• **WHAT NEEDS TO BE DONE**
Copy each entry exactly, leaving nothing out.

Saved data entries
○ ○ ○ ○ ○

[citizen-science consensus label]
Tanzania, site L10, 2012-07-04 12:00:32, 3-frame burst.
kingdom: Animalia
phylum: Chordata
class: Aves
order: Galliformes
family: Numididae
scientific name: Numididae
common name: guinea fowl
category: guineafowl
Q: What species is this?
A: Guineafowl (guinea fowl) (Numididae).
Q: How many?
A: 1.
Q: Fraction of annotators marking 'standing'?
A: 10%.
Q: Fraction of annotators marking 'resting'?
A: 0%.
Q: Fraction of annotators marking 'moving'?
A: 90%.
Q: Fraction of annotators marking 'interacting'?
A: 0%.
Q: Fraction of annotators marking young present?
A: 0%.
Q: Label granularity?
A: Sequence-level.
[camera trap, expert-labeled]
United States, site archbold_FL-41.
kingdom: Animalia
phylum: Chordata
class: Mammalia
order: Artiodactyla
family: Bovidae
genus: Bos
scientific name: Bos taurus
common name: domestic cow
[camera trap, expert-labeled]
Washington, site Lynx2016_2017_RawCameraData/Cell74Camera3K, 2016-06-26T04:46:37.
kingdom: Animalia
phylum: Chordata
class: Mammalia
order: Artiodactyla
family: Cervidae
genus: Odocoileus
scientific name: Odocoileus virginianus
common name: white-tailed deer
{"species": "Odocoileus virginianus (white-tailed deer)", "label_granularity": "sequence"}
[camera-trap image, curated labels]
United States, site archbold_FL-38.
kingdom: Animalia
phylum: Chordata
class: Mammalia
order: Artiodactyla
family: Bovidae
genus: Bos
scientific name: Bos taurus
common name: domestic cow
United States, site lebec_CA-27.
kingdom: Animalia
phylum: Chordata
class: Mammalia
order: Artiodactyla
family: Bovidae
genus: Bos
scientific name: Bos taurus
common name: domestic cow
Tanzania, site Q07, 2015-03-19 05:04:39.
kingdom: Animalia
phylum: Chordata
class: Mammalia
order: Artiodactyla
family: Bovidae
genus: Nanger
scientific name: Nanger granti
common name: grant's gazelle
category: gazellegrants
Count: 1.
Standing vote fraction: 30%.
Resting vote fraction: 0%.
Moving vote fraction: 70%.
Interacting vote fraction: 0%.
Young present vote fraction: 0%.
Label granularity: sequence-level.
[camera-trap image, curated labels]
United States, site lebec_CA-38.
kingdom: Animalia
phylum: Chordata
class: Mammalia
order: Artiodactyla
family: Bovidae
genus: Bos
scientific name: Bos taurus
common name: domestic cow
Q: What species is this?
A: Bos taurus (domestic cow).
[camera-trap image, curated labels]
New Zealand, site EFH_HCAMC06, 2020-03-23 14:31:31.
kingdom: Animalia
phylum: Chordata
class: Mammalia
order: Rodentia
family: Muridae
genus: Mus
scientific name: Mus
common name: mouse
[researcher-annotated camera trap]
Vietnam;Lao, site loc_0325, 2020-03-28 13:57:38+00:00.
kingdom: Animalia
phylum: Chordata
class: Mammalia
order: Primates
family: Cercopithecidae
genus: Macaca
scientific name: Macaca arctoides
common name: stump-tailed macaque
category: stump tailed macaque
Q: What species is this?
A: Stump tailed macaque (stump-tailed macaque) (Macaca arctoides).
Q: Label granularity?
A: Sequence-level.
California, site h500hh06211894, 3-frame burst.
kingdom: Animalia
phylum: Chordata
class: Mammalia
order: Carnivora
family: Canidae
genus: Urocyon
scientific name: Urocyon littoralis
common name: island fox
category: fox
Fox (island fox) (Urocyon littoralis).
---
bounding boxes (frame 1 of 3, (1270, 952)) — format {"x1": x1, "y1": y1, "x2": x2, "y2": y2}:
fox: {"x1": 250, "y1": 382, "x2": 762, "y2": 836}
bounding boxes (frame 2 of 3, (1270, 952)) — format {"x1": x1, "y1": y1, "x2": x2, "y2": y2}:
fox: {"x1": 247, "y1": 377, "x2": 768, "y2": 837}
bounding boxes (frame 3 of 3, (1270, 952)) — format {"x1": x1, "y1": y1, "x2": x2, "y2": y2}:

○ ○ ○ ○ ○

• **SOLUTION TO THE EXERCISE**
[citizen-science consensus label]
Tanzania, site L10, 2012-07-04 12:00:32, 3-frame burst.
kingdom: Animalia
phylum: Chordata
class: Aves
order: Galliformes
family: Numididae
scientific name: Numididae
common name: guinea fowl
category: guineafowl
Q: What species is this?
A: Guineafowl (guinea fowl) (Numididae).
Q: How many?
A: 1.
Q: Fraction of annotators marking 'standing'?
A: 10%.
Q: Fraction of annotators marking 'resting'?
A: 0%.
Q: Fraction of annotators marking 'moving'?
A: 90%.
Q: Fraction of annotators marking 'interacting'?
A: 0%.
Q: Fraction of annotators marking young present?
A: 0%.
Q: Label granularity?
A: Sequence-level.
[camera trap, expert-labeled]
United States, site archbold_FL-41.
kingdom: Animalia
phylum: Chordata
class: Mammalia
order: Artiodactyla
family: Bovidae
genus: Bos
scientific name: Bos taurus
common name: domestic cow
[camera trap, expert-labeled]
Washington, site Lynx2016_2017_RawCameraData/Cell74Camera3K, 2016-06-26T04:46:37.
kingdom: Animalia
phylum: Chordata
class: Mammalia
order: Artiodactyla
family: Cervidae
genus: Odocoileus
scientific name: Odocoileus virginianus
common name: white-tailed deer
{"species": "Odocoileus virginianus (white-tailed deer)", "label_granularity": "sequence"}
[camera-trap image, curated labels]
United States, site archbold_FL-38.
kingdom: Animalia
phylum: Chordata
class: Mammalia
order: Artiodactyla
family: Bovidae
genus: Bos
scientific name: Bos taurus
common name: domestic cow
United States, site lebec_CA-27.
kingdom: Animalia
phylum: Chordata
class: Mammalia
order: Artiodactyla
family: Bovidae
genus: Bos
scientific name: Bos taurus
common name: domestic cow
Tanzania, site Q07, 2015-03-19 05:04:39.
kingdom: Animalia
phylum: Chordata
class: Mammalia
order: Artiodactyla
family: Bovidae
genus: Nanger
scientific name: Nanger granti
common name: grant's gazelle
category: gazellegrants
Count: 1.
Standing vote fraction: 30%.
Resting vote fraction: 0%.
Moving vote fraction: 70%.
Interacting vote fraction: 0%.
Young present vote fraction: 0%.
Label granularity: sequence-level.
[camera-trap image, curated labels]
United States, site lebec_CA-38.
kingdom: Animalia
phylum: Chordata
class: Mammalia
order: Artiodactyla
family: Bovidae
genus: Bos
scientific name: Bos taurus
common name: domestic cow
Q: What species is this?
A: Bos taurus (domestic cow).
[camera-trap image, curated labels]
New Zealand, site EFH_HCAMC06, 2020-03-23 14:31:31.
kingdom: Animalia
phylum: Chordata
class: Mammalia
order: Rodentia
family: Muridae
genus: Mus
scientific name: Mus
common name: mouse
[researcher-annotated camera trap]
Vietnam;Lao, site loc_0325, 2020-03-28 13:57:38+00:00.
kingdom: Animalia
phylum: Chordata
class: Mammalia
order: Primates
family: Cercopithecidae
genus: Macaca
scientific name: Macaca arctoides
common name: stump-tailed macaque
category: stump tailed macaque
Q: What species is this?
A: Stump tailed macaque (stump-tailed macaque) (Macaca arctoides).
Q: Label granularity?
A: Sequence-level.
California, site h500hh06211894, 3-frame burst.
kingdom: Animalia
phylum: Chordata
class: Mammalia
order: Carnivora
family: Canidae
genus: Urocyon
scientific name: Urocyon littoralis
common name: island fox
category: fox
Fox (island fox) (Urocyon littoralis).
---
bounding boxes (frame 1 of 3, (1270, 952)) — format {"x1": x1, "y1": y1, "x2": x2, "y2": y2}:
fox: {"x1": 250, "y1": 382, "x2": 762, "y2": 836}
bounding boxes (frame 2 of 3, (1270, 952)) — format {"x1": x1, "y1": y1, "x2": x2, "y2": y2}:
fox: {"x1": 247, "y1": 377, "x2": 768, "y2": 837}
bounding boxes (frame 3 of 3, (1270, 952)) — format {"x1": x1, "y1": y1, "x2": x2, "y2": y2}:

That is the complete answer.